Because that’s what this is, at the end of the day.  It’s a social and political observation - the holiday camp, the members of the National Front and what it’ll mean to people like Nikki (and how she reacts, when she realises David has been duped into attending a meeting, a stigma that remains with him for the bulk of the novel) - but it’s also about spreading your wings, finding love (the first erotic interlude, with David and Nikki, is wonderfully erotic whilst being almost mundane) and loss and setting out onto the path of adulthood.  

There are supernatural elements - and the denouement of that particular plot strand is obvious but also heartbreakingly beautiful - but this isn’t a supernatural novel, it’s not a horror novel, it is instead a perfect drama about a young man, finding his way in 1970s Britain.  

It speaks to me on a couple of levels, in that I love coming-of-age stories and the east coast seaside (and follows my reading of the similarly themed (in terms of nostalgia and love) “Joyland”), but also because I was seven in 1976 and my family holidayed in Ingoldmells, a few miles north of Skegness and it’s a town that I still visit on occasion today.  

A truly beautiful work of art (that had me in tears towards the end), populated with characters that I grew to love (and I so desperately want to know that the central love story carried on beyond the seventies), this is an incredible read and I cannot recommend it highly enough.

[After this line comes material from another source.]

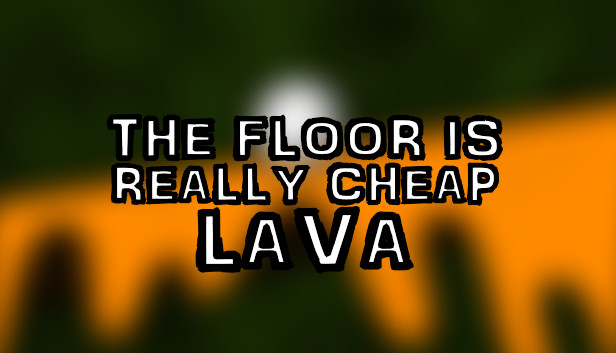 The Floor Is Really Cheap Lava Steam capsule image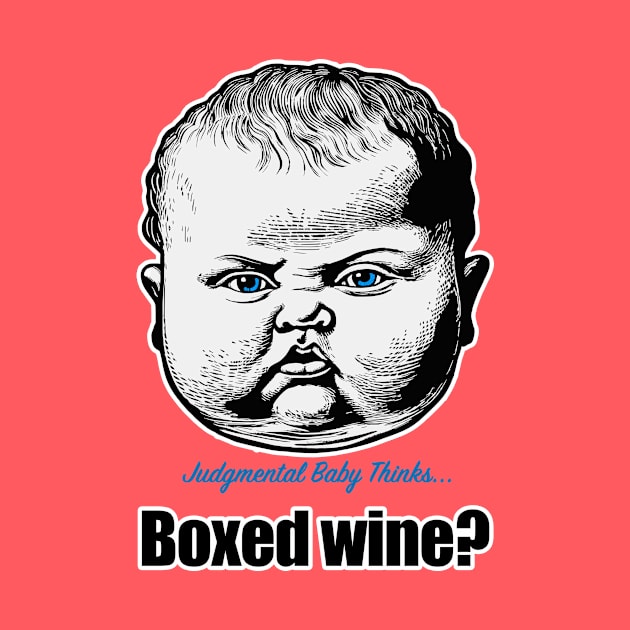 Boxed wine! - sarcastic baby phrase by Dark Enough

Graham Joyce was born the mining village of Kerseley, near Coventry, on 22nd October 1954, where he grew up.  He obtained his bachelor’s degree in education at Bishop Lonsdale college, an MA in English and American Literature at the University of Leicester and in 2004 was awarded a PhD in Creative Writing at Nottingham Trent University.

In 1988, he quit his job and went to live on the Greek island of Lesbos, to concentrate on writing.  His first novel, Dreamside, funded travel to the Middle East and he went on to write fourteen novels, five young adult novels, and an autobiographical book about his experiences as goalie for the England Writers' football team (which, by the way, is excellent).  He also wrote numerous short stories.

Over his career, he won the British Fantasy Award for Best Novel five times, the World Fantasy Award , the French Grand Prix De L'Imaginaire twice and the prestigious O Henry award for his short story An Ordinary Soldier of the Queen. In 2008 he was awarded the Honorary degree of Master of Letters by the University of Derby.

He continued to write and teach creative writing at Nottingham Trent University until his death on 9th September 2014.

Biography from the Graham Joyce website

I was lucky to meet him on several occasions and we got to know each other well enough we'd chat and share a laugh whenever we were in the same place (usually at FantasyCon).  I saw him at WFC (he was heading downstairs, I was heading up, he said "Hello mate!" and changed direction so we could walk and talk for a while) in Brighton and got to tell him how much this novel meant to me and he seemed genuinely moved when I told him it made me cry.  However, when I asked him if he was going to write a short story, detailing the love affair after the novels end, he told me to bugger off!  

I miss his presence and his writing.